__Exercise objective__: Retype the whole listing that follows, with nothing added or left out.
[[ Working data, beginning ]]
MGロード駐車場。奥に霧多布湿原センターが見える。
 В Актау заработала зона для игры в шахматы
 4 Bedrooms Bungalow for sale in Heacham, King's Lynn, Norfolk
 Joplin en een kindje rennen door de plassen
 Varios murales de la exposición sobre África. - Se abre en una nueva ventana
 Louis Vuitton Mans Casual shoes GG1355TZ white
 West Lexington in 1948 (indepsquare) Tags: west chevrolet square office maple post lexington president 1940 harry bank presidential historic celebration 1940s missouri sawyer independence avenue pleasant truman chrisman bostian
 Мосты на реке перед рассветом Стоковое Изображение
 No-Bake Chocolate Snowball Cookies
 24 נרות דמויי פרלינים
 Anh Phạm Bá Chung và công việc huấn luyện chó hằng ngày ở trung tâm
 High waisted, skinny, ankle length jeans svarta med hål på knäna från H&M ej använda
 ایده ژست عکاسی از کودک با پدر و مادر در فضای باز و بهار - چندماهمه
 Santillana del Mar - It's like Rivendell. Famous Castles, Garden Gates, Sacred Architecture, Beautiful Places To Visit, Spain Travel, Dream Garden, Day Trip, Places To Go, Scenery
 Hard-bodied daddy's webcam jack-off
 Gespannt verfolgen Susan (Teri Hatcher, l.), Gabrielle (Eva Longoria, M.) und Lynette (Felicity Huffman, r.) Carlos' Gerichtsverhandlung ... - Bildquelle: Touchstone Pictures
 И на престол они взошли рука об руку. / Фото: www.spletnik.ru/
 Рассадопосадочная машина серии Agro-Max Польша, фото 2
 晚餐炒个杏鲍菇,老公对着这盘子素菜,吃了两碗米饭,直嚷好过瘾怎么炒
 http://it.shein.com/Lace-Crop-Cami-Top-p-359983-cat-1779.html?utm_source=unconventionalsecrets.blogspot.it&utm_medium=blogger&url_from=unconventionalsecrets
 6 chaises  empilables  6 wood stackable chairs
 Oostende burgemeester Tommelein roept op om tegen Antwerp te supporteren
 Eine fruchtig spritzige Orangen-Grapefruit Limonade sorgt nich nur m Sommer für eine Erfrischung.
[[ Working data, end ]]
__Reply to the exercise__:
MGロード駐車場。奥に霧多布湿原センターが見える。
 В Актау заработала зона для игры в шахматы
 4 Bedrooms Bungalow for sale in Heacham, King's Lynn, Norfolk
 Joplin en een kindje rennen door de plassen
 Varios murales de la exposición sobre África. - Se abre en una nueva ventana
 Louis Vuitton Mans Casual shoes GG1355TZ white
 West Lexington in 1948 (indepsquare) Tags: west chevrolet square office maple post lexington president 1940 harry bank presidential historic celebration 1940s missouri sawyer independence avenue pleasant truman chrisman bostian
 Мосты на реке перед рассветом Стоковое Изображение
 No-Bake Chocolate Snowball Cookies
 24 נרות דמויי פרלינים
 Anh Phạm Bá Chung và công việc huấn luyện chó hằng ngày ở trung tâm
 High waisted, skinny, ankle length jeans svarta med hål på knäna från H&M ej använda
 ایده ژست عکاسی از کودک با پدر و مادر در فضای باز و بهار - چندماهمه
 Santillana del Mar - It's like Rivendell. Famous Castles, Garden Gates, Sacred Architecture, Beautiful Places To Visit, Spain Travel, Dream Garden, Day Trip, Places To Go, Scenery
 Hard-bodied daddy's webcam jack-off
 Gespannt verfolgen Susan (Teri Hatcher, l.), Gabrielle (Eva Longoria, M.) und Lynette (Felicity Huffman, r.) Carlos' Gerichtsverhandlung ... - Bildquelle: Touchstone Pictures
 И на престол они взошли рука об руку. / Фото: www.spletnik.ru/
 Рассадопосадочная машина серии Agro-Max Польша, фото 2
 晚餐炒个杏鲍菇,老公对着这盘子素菜,吃了两碗米饭,直嚷好过瘾怎么炒
 http://it.shein.com/Lace-Crop-Cami-Top-p-359983-cat-1779.html?utm_source=unconventionalsecrets.blogspot.it&utm_medium=blogger&url_from=unconventionalsecrets
 6 chaises  empilables  6 wood stackable chairs
 Oostende burgemeester Tommelein roept op om tegen Antwerp te supporteren
 Eine fruchtig spritzige Orangen-Grapefruit Limonade sorgt nich nur m Sommer für eine Erfrischung.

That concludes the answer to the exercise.